§ What the exercise asks:
Pull out each line of the data that contains the string "where", matching uppercase and lowercase exactly.

******

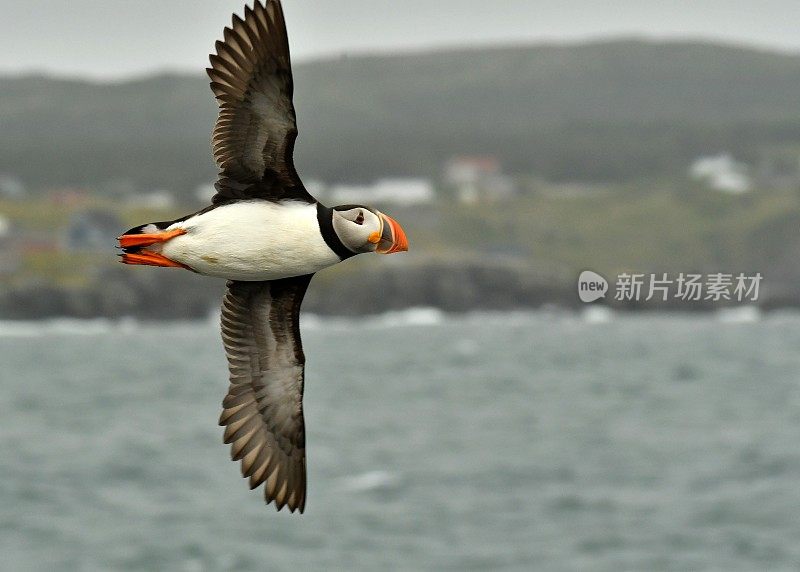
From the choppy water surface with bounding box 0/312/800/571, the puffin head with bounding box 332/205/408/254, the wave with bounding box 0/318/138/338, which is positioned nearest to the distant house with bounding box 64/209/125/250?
the wave with bounding box 0/318/138/338

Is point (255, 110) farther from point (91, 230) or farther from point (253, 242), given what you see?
point (91, 230)

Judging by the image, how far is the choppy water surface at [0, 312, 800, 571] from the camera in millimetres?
55344

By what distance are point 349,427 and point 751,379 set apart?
48.5 metres

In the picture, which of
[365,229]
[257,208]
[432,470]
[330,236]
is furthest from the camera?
[432,470]

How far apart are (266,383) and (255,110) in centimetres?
309

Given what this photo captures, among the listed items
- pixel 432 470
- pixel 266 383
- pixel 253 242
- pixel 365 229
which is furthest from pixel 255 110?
pixel 432 470

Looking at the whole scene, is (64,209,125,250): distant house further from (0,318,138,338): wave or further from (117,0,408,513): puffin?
(117,0,408,513): puffin

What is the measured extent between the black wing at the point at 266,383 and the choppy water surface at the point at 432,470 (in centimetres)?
3961

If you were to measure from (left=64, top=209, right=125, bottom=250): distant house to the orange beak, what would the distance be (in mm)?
158092

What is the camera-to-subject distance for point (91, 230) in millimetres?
171250

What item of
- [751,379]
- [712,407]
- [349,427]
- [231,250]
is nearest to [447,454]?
[349,427]

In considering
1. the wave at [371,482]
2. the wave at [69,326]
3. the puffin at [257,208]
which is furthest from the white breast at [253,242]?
the wave at [69,326]

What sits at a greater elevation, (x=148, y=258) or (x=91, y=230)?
(x=91, y=230)

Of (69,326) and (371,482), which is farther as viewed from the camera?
(69,326)
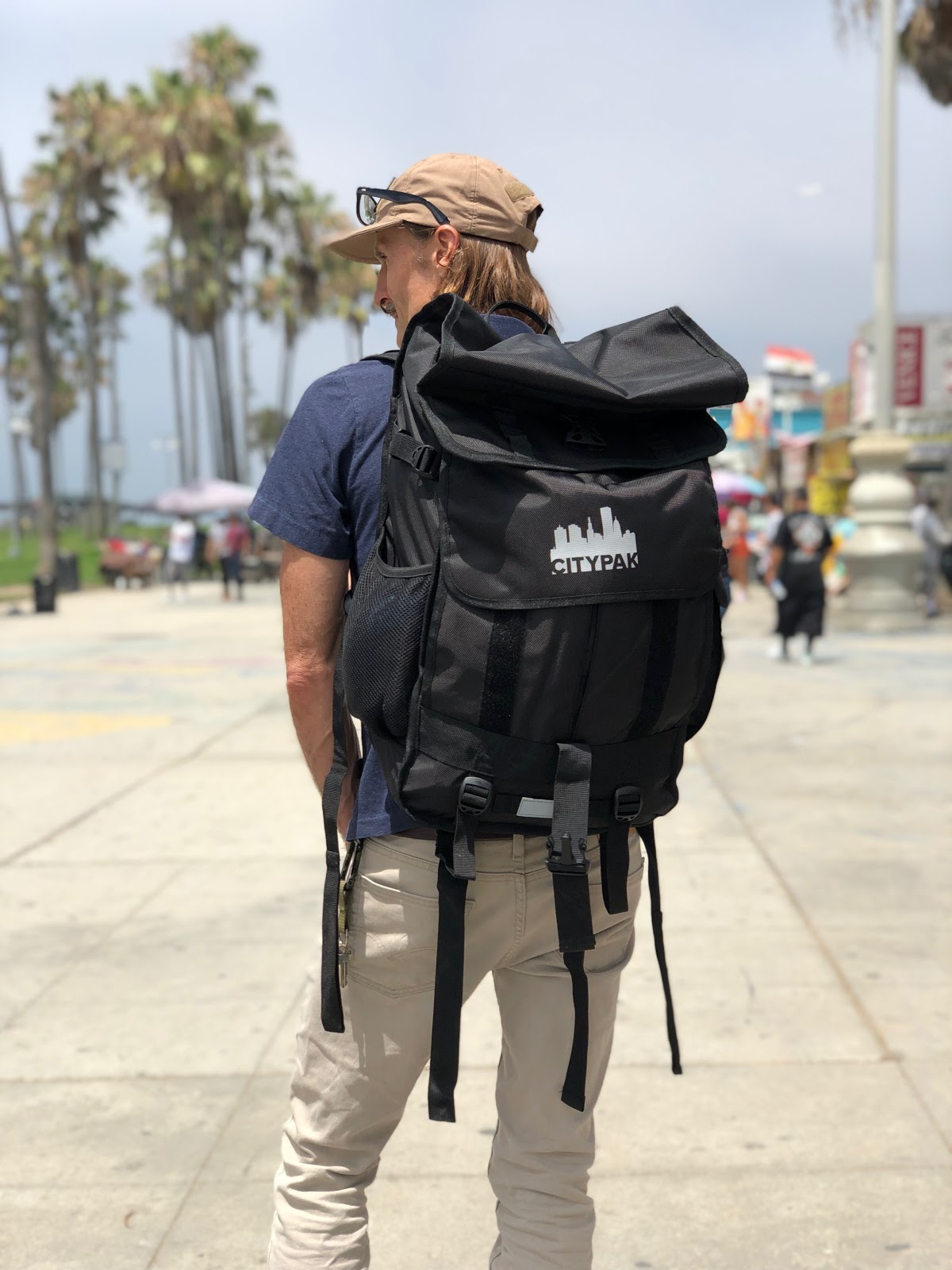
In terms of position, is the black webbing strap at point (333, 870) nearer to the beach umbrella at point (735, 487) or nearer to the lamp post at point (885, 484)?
the lamp post at point (885, 484)

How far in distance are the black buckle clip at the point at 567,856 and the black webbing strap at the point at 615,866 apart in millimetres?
87

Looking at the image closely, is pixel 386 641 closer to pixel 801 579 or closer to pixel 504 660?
pixel 504 660

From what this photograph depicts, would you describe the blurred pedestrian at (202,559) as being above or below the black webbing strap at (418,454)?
below

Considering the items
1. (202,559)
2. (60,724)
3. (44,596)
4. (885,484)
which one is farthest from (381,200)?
(202,559)

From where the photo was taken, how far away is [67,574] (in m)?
30.2

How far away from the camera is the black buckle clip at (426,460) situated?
178 centimetres

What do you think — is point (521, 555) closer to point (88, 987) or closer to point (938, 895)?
point (88, 987)

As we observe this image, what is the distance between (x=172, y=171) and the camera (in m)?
37.9

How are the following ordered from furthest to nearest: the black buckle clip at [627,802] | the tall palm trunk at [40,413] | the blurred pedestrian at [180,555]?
the tall palm trunk at [40,413]
the blurred pedestrian at [180,555]
the black buckle clip at [627,802]

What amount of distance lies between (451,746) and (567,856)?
0.70 ft

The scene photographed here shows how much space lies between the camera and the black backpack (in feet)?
5.81

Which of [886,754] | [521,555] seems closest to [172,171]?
[886,754]

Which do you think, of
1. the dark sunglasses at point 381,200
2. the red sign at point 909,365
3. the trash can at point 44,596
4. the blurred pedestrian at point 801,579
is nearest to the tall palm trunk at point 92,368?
the trash can at point 44,596

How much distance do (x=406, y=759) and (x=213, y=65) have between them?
40.7 metres
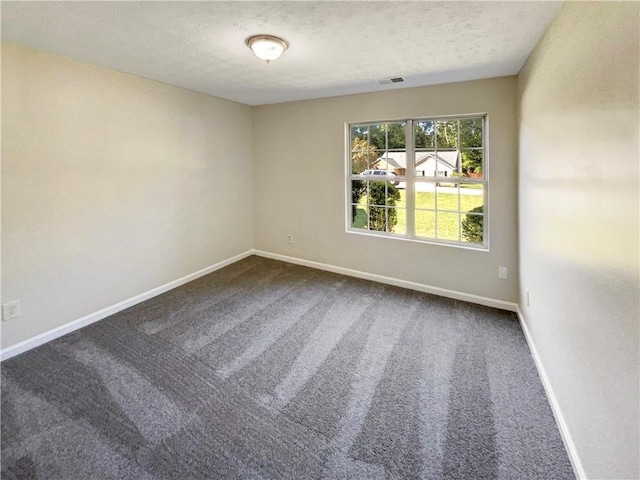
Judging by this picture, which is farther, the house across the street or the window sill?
the house across the street

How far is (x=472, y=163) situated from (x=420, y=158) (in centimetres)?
57

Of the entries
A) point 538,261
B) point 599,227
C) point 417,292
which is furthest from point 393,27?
point 417,292

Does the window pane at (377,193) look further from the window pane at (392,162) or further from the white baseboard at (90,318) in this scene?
the white baseboard at (90,318)

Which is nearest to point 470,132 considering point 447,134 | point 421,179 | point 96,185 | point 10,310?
point 447,134

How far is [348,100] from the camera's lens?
399cm

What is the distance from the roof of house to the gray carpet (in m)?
1.64

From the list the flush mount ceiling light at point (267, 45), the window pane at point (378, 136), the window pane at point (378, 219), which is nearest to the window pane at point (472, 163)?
the window pane at point (378, 136)

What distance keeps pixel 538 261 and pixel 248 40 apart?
266cm

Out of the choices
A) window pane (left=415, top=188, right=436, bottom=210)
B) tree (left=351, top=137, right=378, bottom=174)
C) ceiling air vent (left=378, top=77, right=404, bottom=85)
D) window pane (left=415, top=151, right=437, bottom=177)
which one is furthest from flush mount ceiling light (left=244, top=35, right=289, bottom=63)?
window pane (left=415, top=188, right=436, bottom=210)

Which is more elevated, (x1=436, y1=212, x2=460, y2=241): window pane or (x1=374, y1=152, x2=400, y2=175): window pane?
(x1=374, y1=152, x2=400, y2=175): window pane

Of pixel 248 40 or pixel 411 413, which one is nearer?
pixel 411 413

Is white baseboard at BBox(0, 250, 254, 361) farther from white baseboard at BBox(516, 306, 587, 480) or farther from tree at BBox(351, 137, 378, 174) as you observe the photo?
white baseboard at BBox(516, 306, 587, 480)

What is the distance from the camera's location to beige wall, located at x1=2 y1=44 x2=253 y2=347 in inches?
96.7

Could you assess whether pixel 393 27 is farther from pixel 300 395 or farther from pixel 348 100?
pixel 300 395
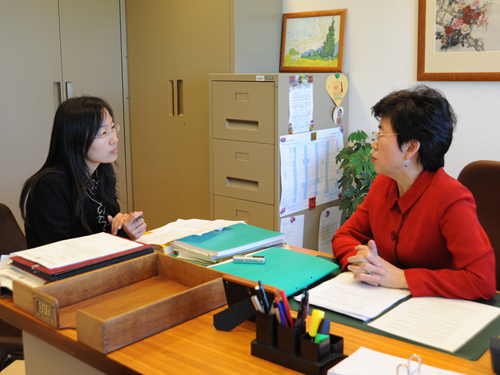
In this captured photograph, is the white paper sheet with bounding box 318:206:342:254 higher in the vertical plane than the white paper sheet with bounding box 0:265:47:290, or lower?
lower

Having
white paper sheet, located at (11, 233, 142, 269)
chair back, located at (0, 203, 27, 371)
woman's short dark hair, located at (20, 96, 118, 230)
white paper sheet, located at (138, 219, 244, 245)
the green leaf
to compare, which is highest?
woman's short dark hair, located at (20, 96, 118, 230)

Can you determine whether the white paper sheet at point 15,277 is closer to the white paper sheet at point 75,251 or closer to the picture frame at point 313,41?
the white paper sheet at point 75,251

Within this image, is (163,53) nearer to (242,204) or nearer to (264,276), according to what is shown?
(242,204)

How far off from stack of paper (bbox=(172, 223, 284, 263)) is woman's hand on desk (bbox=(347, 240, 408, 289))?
341 mm

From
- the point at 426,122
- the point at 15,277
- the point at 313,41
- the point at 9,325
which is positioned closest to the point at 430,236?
the point at 426,122

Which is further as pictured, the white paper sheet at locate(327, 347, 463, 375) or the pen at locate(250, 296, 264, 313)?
the pen at locate(250, 296, 264, 313)

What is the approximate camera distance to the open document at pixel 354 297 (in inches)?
47.2

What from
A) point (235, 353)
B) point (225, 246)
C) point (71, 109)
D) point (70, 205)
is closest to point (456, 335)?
point (235, 353)

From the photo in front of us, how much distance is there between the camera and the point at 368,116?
3.16 meters

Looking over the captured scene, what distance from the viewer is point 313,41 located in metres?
3.30

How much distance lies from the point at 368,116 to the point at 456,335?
2.24 m

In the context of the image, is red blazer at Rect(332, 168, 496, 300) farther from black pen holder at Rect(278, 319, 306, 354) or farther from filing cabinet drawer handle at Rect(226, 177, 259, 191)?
→ filing cabinet drawer handle at Rect(226, 177, 259, 191)

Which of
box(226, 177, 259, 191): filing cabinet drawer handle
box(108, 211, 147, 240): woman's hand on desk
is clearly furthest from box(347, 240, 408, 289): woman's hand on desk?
box(226, 177, 259, 191): filing cabinet drawer handle

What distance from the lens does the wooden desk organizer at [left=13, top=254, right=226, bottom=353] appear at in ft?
3.41
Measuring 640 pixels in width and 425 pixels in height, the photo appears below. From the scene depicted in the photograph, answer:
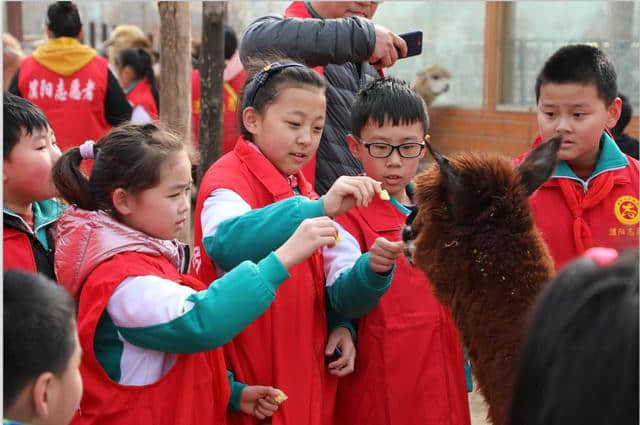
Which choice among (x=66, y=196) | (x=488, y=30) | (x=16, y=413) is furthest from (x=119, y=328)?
(x=488, y=30)

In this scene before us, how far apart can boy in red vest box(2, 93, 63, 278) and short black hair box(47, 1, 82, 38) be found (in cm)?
527

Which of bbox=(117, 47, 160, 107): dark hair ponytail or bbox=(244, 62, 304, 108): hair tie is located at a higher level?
bbox=(244, 62, 304, 108): hair tie

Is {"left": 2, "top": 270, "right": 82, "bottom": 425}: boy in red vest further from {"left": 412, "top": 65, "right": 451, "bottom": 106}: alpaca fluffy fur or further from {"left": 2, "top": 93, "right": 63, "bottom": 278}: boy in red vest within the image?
{"left": 412, "top": 65, "right": 451, "bottom": 106}: alpaca fluffy fur

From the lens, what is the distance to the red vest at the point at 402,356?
3.00 meters

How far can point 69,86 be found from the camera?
7.86 metres

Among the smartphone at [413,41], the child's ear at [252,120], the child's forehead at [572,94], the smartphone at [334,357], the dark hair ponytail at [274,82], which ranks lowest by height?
the smartphone at [334,357]

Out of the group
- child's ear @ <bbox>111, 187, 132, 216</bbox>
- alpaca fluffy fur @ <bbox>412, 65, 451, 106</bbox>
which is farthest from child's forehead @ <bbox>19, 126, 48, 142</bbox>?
alpaca fluffy fur @ <bbox>412, 65, 451, 106</bbox>

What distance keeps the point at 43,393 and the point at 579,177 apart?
225 cm

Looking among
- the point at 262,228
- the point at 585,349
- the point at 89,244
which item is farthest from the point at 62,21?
the point at 585,349

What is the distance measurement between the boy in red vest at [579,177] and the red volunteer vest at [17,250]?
5.94ft

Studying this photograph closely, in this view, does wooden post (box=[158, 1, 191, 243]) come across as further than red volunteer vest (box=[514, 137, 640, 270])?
Yes

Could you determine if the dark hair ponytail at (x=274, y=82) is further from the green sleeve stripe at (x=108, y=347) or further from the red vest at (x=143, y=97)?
the red vest at (x=143, y=97)

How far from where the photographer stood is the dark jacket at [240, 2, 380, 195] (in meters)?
3.30

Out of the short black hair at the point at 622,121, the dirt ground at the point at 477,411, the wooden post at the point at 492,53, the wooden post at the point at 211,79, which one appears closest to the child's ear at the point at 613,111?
the dirt ground at the point at 477,411
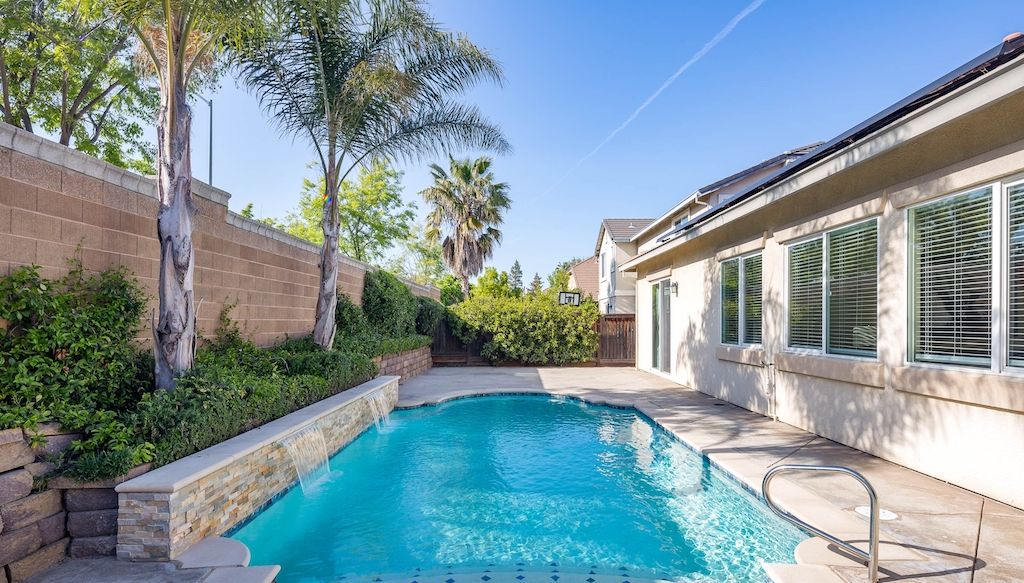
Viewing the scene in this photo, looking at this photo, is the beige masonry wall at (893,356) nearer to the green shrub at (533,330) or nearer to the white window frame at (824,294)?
the white window frame at (824,294)

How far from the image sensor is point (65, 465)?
345cm

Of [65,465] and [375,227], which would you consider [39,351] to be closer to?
[65,465]

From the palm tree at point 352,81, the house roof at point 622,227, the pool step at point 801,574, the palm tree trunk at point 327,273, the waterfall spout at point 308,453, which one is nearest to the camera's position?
the pool step at point 801,574

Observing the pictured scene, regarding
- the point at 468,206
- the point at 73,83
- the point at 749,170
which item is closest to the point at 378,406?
the point at 749,170

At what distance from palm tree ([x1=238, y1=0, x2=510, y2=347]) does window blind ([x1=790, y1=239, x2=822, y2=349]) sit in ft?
21.3

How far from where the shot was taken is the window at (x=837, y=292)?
19.5 feet

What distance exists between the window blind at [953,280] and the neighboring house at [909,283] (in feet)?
0.05

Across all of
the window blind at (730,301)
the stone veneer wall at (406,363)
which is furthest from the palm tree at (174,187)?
the window blind at (730,301)

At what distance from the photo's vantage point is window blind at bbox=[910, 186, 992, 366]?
454 cm

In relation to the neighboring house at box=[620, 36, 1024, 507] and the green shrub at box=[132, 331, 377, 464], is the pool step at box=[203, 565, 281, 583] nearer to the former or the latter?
the green shrub at box=[132, 331, 377, 464]

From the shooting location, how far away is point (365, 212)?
3250cm

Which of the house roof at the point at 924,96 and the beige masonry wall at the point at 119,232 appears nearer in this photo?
the beige masonry wall at the point at 119,232

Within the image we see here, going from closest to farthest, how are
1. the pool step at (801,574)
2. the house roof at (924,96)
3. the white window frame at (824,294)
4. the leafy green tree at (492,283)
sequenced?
the pool step at (801,574), the house roof at (924,96), the white window frame at (824,294), the leafy green tree at (492,283)

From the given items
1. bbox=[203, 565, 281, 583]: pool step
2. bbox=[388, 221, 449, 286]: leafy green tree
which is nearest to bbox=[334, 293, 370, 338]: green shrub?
bbox=[203, 565, 281, 583]: pool step
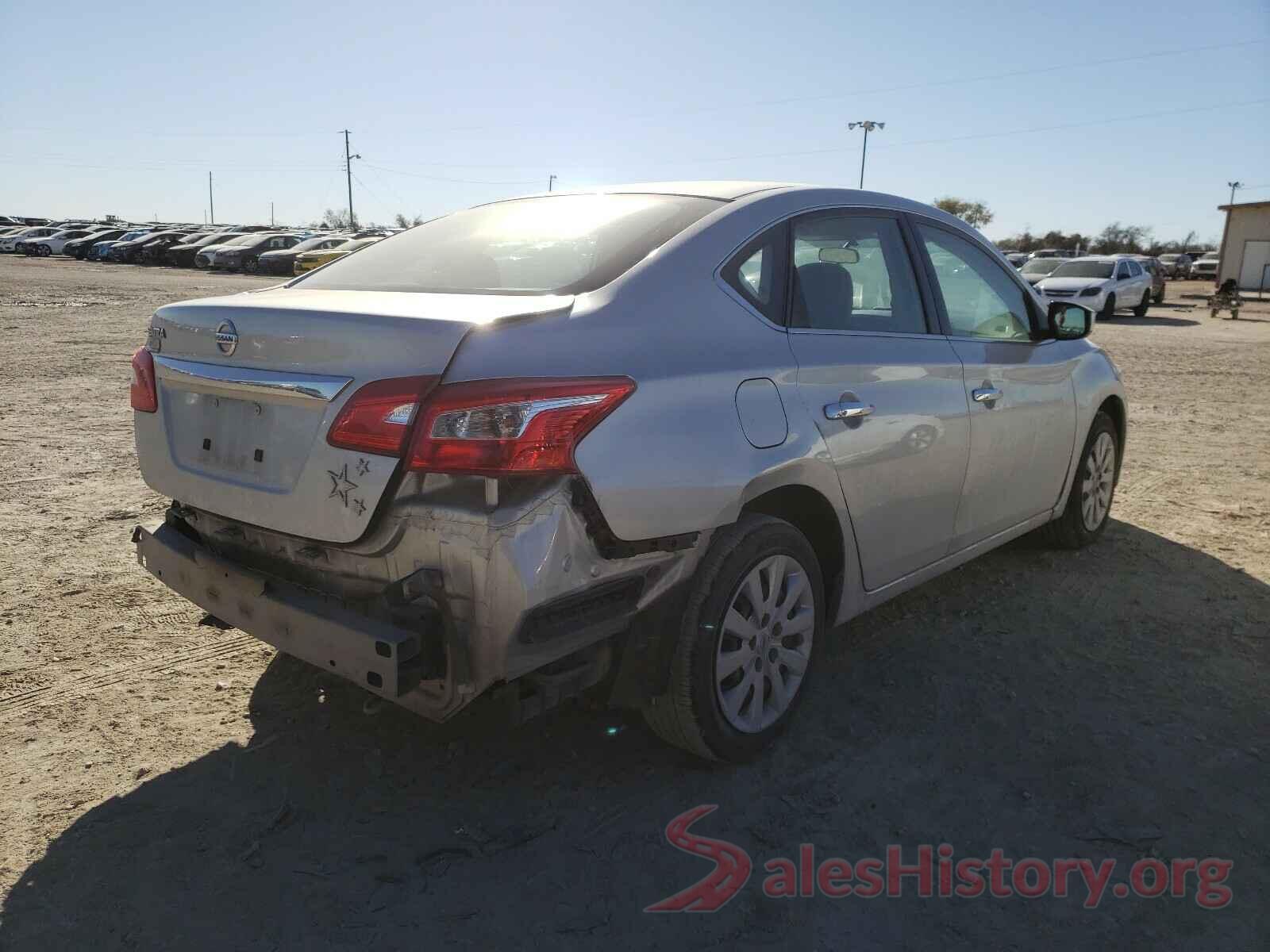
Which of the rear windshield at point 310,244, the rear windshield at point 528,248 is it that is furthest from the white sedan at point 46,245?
the rear windshield at point 528,248

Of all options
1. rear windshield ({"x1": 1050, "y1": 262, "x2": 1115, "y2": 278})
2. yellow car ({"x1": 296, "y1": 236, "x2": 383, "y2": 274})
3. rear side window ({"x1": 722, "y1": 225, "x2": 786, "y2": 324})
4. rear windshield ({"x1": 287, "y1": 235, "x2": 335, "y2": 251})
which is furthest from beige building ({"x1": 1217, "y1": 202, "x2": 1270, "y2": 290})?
rear side window ({"x1": 722, "y1": 225, "x2": 786, "y2": 324})

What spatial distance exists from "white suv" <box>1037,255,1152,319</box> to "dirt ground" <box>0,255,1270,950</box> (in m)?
20.5

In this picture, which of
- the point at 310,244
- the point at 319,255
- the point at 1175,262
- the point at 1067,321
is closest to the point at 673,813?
the point at 1067,321

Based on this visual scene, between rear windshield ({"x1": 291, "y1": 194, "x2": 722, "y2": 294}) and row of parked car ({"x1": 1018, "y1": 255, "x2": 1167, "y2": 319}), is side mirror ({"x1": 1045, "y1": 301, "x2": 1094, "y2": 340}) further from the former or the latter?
row of parked car ({"x1": 1018, "y1": 255, "x2": 1167, "y2": 319})

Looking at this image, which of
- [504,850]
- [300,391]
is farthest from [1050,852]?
[300,391]

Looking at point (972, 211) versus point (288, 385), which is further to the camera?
point (972, 211)

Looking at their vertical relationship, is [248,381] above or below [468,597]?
above

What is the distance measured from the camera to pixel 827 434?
2.98 metres

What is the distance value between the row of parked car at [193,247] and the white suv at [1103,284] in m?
20.5

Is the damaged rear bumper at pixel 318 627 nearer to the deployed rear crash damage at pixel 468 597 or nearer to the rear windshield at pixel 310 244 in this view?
the deployed rear crash damage at pixel 468 597

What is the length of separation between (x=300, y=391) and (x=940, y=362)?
2.29 meters

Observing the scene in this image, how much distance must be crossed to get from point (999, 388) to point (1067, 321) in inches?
34.6

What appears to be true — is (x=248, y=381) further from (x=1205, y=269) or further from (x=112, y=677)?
(x=1205, y=269)

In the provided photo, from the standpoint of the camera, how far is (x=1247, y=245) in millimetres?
41719
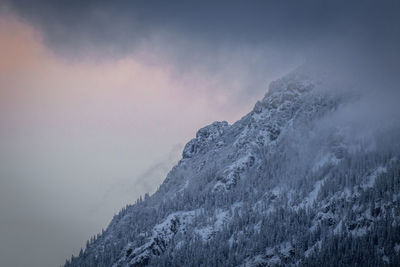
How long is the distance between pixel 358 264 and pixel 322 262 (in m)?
15.2

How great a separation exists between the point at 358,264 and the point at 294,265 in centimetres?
3242

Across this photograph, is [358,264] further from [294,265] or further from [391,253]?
[294,265]

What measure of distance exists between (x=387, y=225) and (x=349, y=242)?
61.9ft

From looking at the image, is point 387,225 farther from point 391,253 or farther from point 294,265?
point 294,265

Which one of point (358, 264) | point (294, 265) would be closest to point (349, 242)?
point (358, 264)

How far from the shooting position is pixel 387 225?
19000cm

******

§ Answer below:
From where the photo was taken, how far away is [67,574] (in m)?
How far from where the photographer stood is the dark jacket at [240, 2, 380, 195] (in meters)?
How far from where the shot was taken is the window at (x=837, y=292)?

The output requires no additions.